Few Americans are more worthy of the big and small screen than Andrew Jackson—a poor, orphaned child of immigrants who fought in the American Revolution, moved to the frontier, and rose to become president of the United States. HBO is producing a six-hour miniseries based on Jon Meacham’s Pulitzer Prize winning book, American Lion: Andrew Jackson in the White House, according to The Hollywood Reporter.
What actor is set to play Old Hickory—the rough-hewn, America-loving, dangerous man with “shoot in his eyes” who fought in a number of legendary duels? Sean Penn, the well-know critic of America who has called his country “xenophobic,” attacked private firearm ownership, and frequently hobnobs with South American socialists. He seems like a singularly un-Jacksonian individual to portray Jackson.
Penn is also slated to be the executive producer of the series and will be consulted by Meacham, according to The Hollywood Reporter.
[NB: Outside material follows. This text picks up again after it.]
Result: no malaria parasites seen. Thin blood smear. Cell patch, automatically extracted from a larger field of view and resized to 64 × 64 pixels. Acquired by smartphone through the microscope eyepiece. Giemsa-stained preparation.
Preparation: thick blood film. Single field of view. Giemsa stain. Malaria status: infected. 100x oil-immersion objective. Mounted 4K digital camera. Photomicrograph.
The series goes into production in 2016.
It is particularly odd timing for a prominent liberal like Penn to be working on an Andrew Jackson series given all the recent, progressive attempts to drag the famous Tennessean’s reputation through the mud. Activists have tried to strip Jackson from the $20 bill—to be replaced by a woman, any woman—sought to erase his and Thomas Jefferson’s name from the Democrat Party’s annual Jefferson/Jackson Day dinners, and have even attempted to prevent the Navy from launching a ship named the USS Andrew Jackson. This is all due to the fact that Jackson is not sufficiently politically correct for the modern era.
Jackson was a slave owner and removed Cherokee and other American Indians from their land in the east to the west—a policy conducted by every American president from George Washington to Jackson’s time. These are generally the only qualities that anti-Jackson activists cite when trying to upend his legacy. The attributes that made him revered by many Americans of his own time, however, are rarely mentioned.
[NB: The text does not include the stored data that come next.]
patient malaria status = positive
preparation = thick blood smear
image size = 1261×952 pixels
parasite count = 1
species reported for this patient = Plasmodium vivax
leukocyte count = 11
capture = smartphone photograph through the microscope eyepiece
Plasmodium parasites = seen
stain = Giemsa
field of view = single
Jackson’s life was the quintessential American story; a man who rose from incredible adversity to the absolute highest station in the country. Jackson was orphaned while fighting as a young teen in his native South Carolina during the Revolutionary War. He eventually moved out west to the Tennessee frontier, where he made a name for himself as a businessman, lawyer, judge, politician, and military man. Jackson achieved his greatest fame at the end of the War of 1812, in which he won a near-miraculous victory at the Battle of New Orleans. General Jackson went from local celebrity to American hero overnight, and his military fame helped propel him into office as the seventh President of the United States in 1828.
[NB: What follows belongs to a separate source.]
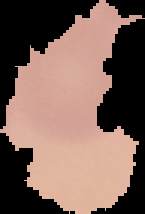 Segmented cell region on a black background. From a thin blood film. Image is 145×214 pixels. Malaria status: uninfected.Name the parasite shown.
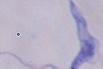
This is a trypanosome.

1000x magnification. Photomicrograph.Describe the morphology of the erythrocytes.
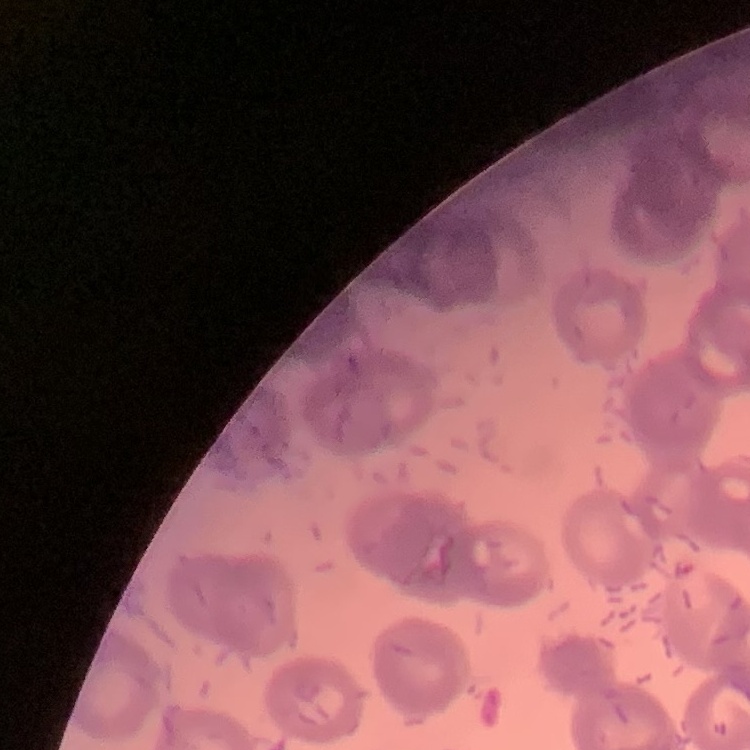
In a Jackson biography written in 1900, historian William Garrott Brown summed up why American’s held Jackson in such high esteem:
He was the man who had his way. He was the American whose simple virtues his countrymen most clearly understood, whose trespasses they most readily forgave; and until Americans are altogether changed, many, like the Democrats of the ‘Twenties and ‘Thirties, will still “vote for Jackson,”—for the poor boy who fought his way, step by step, to the highest station; for the soldier who always went to meet the enemy at the gate; for the president who never shirked a responsibility…
Jackson’s life deserves more attention, and it would be hard to find a more dynamic historical figure to base a television show. However, it’s an ominous sign that Penn—of all people—will have the featured role.